Written request: Output the records exactly as they appear, with no pictures included.

Recorded data
※

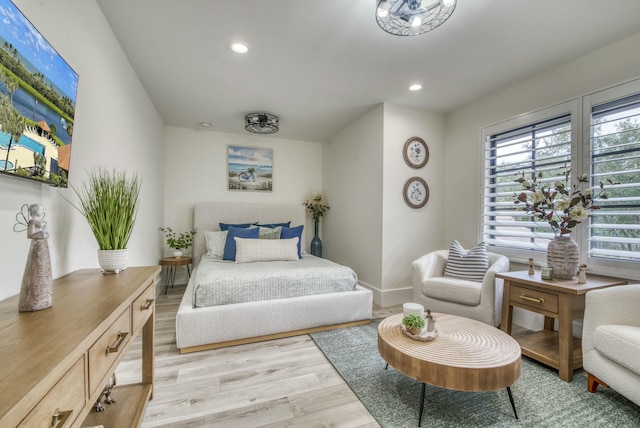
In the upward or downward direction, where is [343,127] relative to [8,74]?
upward

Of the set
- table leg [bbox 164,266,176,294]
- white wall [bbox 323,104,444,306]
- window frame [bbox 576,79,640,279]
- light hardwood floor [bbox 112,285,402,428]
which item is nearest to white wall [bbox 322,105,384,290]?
white wall [bbox 323,104,444,306]

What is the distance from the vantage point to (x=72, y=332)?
0.77 metres

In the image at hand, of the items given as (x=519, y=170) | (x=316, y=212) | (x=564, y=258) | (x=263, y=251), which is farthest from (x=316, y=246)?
(x=564, y=258)

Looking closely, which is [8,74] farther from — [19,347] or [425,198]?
[425,198]

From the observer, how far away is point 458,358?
1.48 m

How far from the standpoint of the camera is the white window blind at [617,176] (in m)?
2.11

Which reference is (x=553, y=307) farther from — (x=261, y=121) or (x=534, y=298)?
(x=261, y=121)

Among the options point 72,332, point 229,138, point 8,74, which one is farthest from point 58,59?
point 229,138

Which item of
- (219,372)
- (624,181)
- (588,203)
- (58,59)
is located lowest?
(219,372)

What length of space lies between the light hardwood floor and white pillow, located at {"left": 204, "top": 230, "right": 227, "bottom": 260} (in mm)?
1402

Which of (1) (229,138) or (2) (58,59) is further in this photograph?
(1) (229,138)

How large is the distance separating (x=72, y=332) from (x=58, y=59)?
125 centimetres

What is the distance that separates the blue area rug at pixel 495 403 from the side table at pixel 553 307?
0.34 ft

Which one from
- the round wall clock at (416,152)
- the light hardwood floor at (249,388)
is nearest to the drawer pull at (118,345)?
the light hardwood floor at (249,388)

※

Solution to this task:
In the upward or downward direction, where is [343,127] relative to [8,74]?
upward

Of the set
- table leg [bbox 164,266,176,294]
- white wall [bbox 323,104,444,306]
- window frame [bbox 576,79,640,279]
- light hardwood floor [bbox 112,285,402,428]
which item is nearest to white wall [bbox 322,105,384,290]?
white wall [bbox 323,104,444,306]

What is the distance from the vantage point to (x=72, y=332)?
0.77 metres

In the image at hand, of the items given as (x=519, y=170) | (x=316, y=212) | (x=564, y=258) | (x=263, y=251), which is farthest from (x=316, y=246)?
(x=564, y=258)

Looking closely, which is [8,74] farther from — [19,347] or [425,198]?
[425,198]

From the observer, how far away is point 458,358?
1.48 m

How far from the standpoint of the camera is the white window blind at [617,176] (in m)?
2.11

Which reference is (x=553, y=307) farther from — (x=261, y=121) or (x=534, y=298)?
(x=261, y=121)

Among the options point 72,332, point 229,138, point 8,74, which one is farthest from point 58,59?
point 229,138

Which item of
- (219,372)
- (624,181)
- (588,203)
- (58,59)
is located lowest?
(219,372)

What length of space lies between the light hardwood floor and white pillow, located at {"left": 204, "top": 230, "right": 227, "bottom": 260} (in mm)?
1402

Which of (1) (229,138) or (2) (58,59) is further in this photograph?
(1) (229,138)

How large is the distance separating (x=72, y=332) from (x=58, y=59)?
125 centimetres

What is the distance that separates the blue area rug at pixel 495 403 from the side table at pixel 553 307?
0.34 ft

Which one from
- the round wall clock at (416,152)
- the light hardwood floor at (249,388)
is nearest to the drawer pull at (118,345)?
the light hardwood floor at (249,388)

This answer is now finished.